At any point, you can check the value of your path by echoing it from your shell:

$ echo $PATH
/usr/bin:/bin:/usr/sbin:/sbin:/usr/local/bin

Let's say you wanted to run a command like ls; the shell would search your path, find the matching executable at /bin/ls, and run it.

The trojan horse

I recently gave the following advice on Twitter:

Let's explore why this is bad.

Most people (and scripts) don't use fully qualified paths when executing commands. As a result, the shell will always try to find the first match from your path. Assume your path has been modified to prepend $HOME/.local/bin as in the bad example above. Your path should now look something like this:

$ echo $PATH
$HOME/.local/bin:/usr/bin:/bin:/usr/sbin:/sbin:/usr/local/bin

Now, assume there is a second copy of ls which lives in $HOME/.local/bin. The next time you try to list your current directory, it's going to run the copy in $HOME/.local/bin and not the system's executable in /bin. In a best-case scenario, you have multiple copies of the same binary, and the impact is minimal. In a worst-case scenario, the doppelganger file runs something entirely unexpected, or even malicious. This can escalate quickly.

What can we do?

The easiest advice is to ensure your system's paths always come first. You can override your path variable at any time by setting and exporting it. As a test, you can do this manually in your shell, and if everything looks good you can store this in your shell's rc file for persistence. (For example .bashrc for bash users, or .zshrc for zsh users.)

Realistically, your path really should start with the following:

/usr/bin:/bin:/usr/sbin:/sbin:/usr/local/bin

Then, any additional paths can be appended as needed. We can manually re-oder the bad example above like this:

$ export PATH=/usr/bin:/bin:/usr/sbin:/sbin:/usr/local/bin:$HOME/.local/bin

And our shell will execute the proper system binaries when needed.

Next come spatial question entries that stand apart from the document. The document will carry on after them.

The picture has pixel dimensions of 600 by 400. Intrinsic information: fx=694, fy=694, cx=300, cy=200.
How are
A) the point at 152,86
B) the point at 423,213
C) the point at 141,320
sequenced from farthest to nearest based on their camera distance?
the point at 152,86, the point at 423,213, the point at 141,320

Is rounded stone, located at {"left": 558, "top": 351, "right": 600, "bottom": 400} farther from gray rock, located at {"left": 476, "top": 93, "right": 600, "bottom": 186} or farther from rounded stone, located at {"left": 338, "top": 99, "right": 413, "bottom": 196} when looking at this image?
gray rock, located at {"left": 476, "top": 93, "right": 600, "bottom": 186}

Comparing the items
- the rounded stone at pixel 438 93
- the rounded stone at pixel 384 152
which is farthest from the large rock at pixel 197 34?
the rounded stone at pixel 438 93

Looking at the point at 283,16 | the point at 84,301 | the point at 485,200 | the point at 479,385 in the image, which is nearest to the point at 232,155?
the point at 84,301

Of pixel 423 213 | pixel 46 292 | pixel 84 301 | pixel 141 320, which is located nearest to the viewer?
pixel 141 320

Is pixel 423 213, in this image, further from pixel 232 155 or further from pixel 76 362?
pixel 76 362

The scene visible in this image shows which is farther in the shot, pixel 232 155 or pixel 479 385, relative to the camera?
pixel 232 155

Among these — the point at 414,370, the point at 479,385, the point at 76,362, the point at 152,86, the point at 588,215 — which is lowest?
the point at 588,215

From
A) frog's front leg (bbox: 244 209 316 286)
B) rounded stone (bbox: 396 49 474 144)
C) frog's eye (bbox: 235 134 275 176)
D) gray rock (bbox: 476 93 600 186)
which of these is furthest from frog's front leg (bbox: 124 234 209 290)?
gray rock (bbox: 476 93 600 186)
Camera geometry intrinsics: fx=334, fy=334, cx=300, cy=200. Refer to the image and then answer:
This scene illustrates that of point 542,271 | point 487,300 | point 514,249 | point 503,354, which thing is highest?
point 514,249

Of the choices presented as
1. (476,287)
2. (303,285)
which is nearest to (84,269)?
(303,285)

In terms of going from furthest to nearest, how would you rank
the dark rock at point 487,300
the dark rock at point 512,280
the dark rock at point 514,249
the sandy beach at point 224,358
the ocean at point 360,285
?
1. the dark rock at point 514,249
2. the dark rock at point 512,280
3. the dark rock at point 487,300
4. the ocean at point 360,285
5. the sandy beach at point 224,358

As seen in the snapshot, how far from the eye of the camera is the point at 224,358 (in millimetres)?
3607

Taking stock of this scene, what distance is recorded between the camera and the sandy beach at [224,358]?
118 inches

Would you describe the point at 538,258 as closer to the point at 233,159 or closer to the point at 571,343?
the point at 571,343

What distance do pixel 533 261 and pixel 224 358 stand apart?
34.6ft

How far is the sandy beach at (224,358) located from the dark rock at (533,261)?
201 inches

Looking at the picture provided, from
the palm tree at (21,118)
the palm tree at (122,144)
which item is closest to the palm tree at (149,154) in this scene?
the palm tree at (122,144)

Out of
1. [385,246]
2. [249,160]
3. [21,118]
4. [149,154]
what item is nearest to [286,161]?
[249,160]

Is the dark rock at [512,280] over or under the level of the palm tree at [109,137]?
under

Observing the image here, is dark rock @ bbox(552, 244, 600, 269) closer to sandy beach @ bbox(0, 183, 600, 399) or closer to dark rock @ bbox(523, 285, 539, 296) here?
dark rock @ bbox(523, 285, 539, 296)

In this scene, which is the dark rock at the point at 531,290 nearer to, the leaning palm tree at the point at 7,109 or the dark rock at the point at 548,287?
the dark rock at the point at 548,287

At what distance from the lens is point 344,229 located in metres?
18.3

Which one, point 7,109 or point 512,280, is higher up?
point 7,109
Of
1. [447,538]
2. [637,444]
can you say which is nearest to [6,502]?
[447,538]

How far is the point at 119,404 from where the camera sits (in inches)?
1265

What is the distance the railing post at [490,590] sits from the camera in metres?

What if we want to supercede system tools?

In general, it's bad practice to do this. You really have to understand the impacts of upgrading core pieces of your OS before you try to do this. Superceding system binaries can have unintended side effects if other parts of the system are relying on specific versions of functionality. But if you really need to, there are two ways to go about it:

  • (Riskier) Overwrite the system binary with a newer version (not recommended.)

  • (Less risky) Place a second copy in a path like /opt/bin, and use the fully qualified path to call that version. (As @PineberryFox put it, "full paths are your friend.")

But, is this actually dangerous?

You may be tempted to believe the only way an attacker could abuse this would be to have access to your profile or filesystem, but there are many ways this could be exploited.

A very common thing I see is tooling with package managers prepending paths to your system's path. Things like homebrew, npm, python, rust, etc. Package managers are constantly the targets of hundreds and thousands of continuous supply chain attacks. As some examples, this article on npm, or this articke on pypi, and countless others. All it takes is one bad dependency, or even one bad dependency of a dependency of a dependency, to put malicious code on your system.

At the end of the day, when the fix is as trivial as exporting a new version of your path, why not give yourself this extra layer of protection?